Movers & Shakers
We See You: Molly Jong-Fast
This outspoken political analyst-podcast host-salon hostess was once described as “the Joan Rivers for slackers.”
The people—young, old, and everyone in between—who most intrigue us.
Why we’re watching her: MJF has parlayed a raging Twitter habit spawned during quarantine into gigs as a left-leaning political analyst for MSNBC, special correspondent for Vanity Fair and host of the podcast, “Fast Politics with Molly Jong-Fast.”
Pedigree: MJF’s life is not exactly unexamined. Mom is Erica Jong (she of the “zipless fucks”), Dad is writer Jonathan Fast, grandad was scribe Howard Fast. A notable upbringing? Yes. Easy? Maybe not so much. “Ms. Jong-Fast went to rehab at 19, married at 23, and wrote a couple of novels and a book of essays about her bohemia-by-way-of-Park-Avenue upbringing. Now, within a certain rarefied slice of American political life, she is a star,” wrote the The New York Times.
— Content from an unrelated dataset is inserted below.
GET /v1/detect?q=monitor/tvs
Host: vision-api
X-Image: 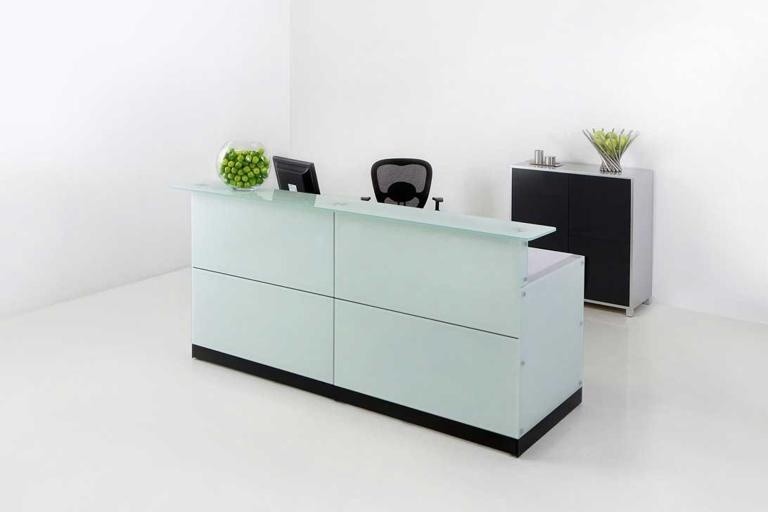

[273,156,320,194]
We beg to differ: Writing may have been inevitable for MJF but her sharp, funny takes (take-downs) were not always universally beloved. The Kirkus Review said of her 2005 book, The Sex Doctors In The Basement: True Stories From A Semi-Celebrity Childhood, “Jong-Fast is the Joan Rivers for slackers.” They clearly have a different definition of slackers than we do.
Catch her in the wild: The mom of three is known for throwing soirées in the Upper East Side apartment she shares with husband, professor-turned-venture capitalist, Matthew Adlai Greenfield. The salons have become the status invite among social intelligentsia.
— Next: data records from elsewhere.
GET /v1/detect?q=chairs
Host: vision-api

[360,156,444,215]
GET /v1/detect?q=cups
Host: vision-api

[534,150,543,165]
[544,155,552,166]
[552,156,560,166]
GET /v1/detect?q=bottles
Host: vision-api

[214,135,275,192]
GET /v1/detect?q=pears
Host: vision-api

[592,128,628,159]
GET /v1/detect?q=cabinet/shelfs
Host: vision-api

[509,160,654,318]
Just don’t bore her: “I get very bored very easily,” MJF told The Guardian. “Besides being dyslexic and a horrible student, I have terrible, terrible ADHD, which has never been medicated. I don’t take medicine for it because I’m 23 years sober, so it just would be too complicated for me.”
Party spirit: The cheetah, known for its passion, quick-witted freedom, and flexibility.
Prediction: Whatever goes down in the coming election (hopefully not democracy), MJF will be speaking up and speaking out. And we’re here for it.